Belém – A deputada federal Alessandra Haber (MDB-PA) utilizou suas redes sociais para denunciar uma nova ofensiva de milícias digitais contra seus perfis. No vídeo mais recente, a parlamentar revela que passou a ser alvo de comentários em massa, desta vez em língua inglesa, provenientes de perfis com características claras de automação e inautenticidade. Segundo Haber, o ataque ocorreu logo após ela ter publicado um vídeo denunciando o uso de perfis falsos para atacar jornalistas e adversários políticos que criticam a gestão atual do governo do estado.
No vídeo, Alessandra explica o “modus operandi” dessa estratégia digital: ao inundar uma publicação com comentários de perfis falsos, os algoritmos das redes sociais, como o Instagram, tendem a identificar a atividade como irregular, o que resulta na queda drástica do engajamento e no alcance da denúncia original. Para a deputada, o uso do idioma inglês é uma tentativa de burlar filtros locais e dificultar a identificação imediata dos responsáveis, evidenciando uma estrutura profissional por trás dessas ações.

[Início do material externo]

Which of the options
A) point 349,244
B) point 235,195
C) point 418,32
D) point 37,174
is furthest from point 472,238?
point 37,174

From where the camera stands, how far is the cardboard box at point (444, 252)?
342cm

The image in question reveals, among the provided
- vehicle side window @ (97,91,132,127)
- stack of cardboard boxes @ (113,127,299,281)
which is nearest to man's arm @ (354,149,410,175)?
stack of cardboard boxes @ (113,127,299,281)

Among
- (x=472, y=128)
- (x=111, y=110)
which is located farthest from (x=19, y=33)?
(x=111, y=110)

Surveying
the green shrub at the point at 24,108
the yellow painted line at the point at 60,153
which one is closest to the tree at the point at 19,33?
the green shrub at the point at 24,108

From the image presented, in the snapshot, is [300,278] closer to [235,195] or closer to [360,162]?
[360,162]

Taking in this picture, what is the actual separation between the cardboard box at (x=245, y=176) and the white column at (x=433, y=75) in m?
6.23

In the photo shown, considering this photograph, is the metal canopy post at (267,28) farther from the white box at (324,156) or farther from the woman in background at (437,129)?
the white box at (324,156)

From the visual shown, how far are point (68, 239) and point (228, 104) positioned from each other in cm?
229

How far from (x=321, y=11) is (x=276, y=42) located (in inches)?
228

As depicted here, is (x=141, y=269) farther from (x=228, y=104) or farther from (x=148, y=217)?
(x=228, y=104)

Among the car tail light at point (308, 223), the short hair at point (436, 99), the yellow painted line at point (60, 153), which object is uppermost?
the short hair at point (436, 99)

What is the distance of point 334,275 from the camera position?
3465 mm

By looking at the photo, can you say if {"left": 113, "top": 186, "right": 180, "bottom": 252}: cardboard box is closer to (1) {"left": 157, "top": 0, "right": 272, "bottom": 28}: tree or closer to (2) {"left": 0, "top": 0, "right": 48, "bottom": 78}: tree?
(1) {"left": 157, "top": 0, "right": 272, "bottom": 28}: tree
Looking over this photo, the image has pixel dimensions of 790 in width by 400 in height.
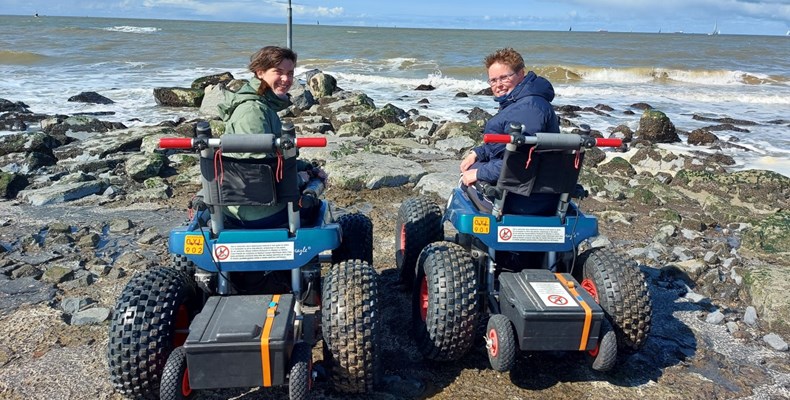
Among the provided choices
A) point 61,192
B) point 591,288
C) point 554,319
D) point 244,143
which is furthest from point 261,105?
point 61,192

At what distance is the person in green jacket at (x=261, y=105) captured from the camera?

O silêncio institucional que preocupa
A denúncia da deputada traz à tona um problema grave que transcende a esfera política e atinge a própria liberdade de expressão e a integridade do debate público no Pará. No entanto, o que mais causa perplexidade não é apenas a ousadia dos ataques, mas o silêncio ensurdecedor do Ministério Público do Estado do Pará (MPPA) e do Poder Judiciário local.
Até o momento, não houve uma movimentação contundente das instituições que deveriam zelar pela ordem jurídica e pelo combate ao crime cibernético e à desinformação. A omissão diante de evidências claras de milícias digitais operando para calar vozes dissidentes — sejam elas de parlamentares, jornalistas ou cidadãos — cria um ambiente de impunidade perigoso.
É imperativo que o Ministério Público e a Justiça do Pará saiam da inércia. A proteção das instituições democráticas depende da fiscalização rigorosa desses abusos. Quando ataques coordenados são ignorados pelas autoridades, a mensagem enviada à sociedade é de que o crime digital compensa e que a liberdade de crítica está sob ameaça constante.
A sociedade paraense aguarda uma resposta institucional à altura da gravidade dos fatos narrados pela deputada Haber. O combate às milícias digitais não pode ser uma bandeira partidária, mas um compromisso inegociável com a verdade e com o Estado Democrático de Direito.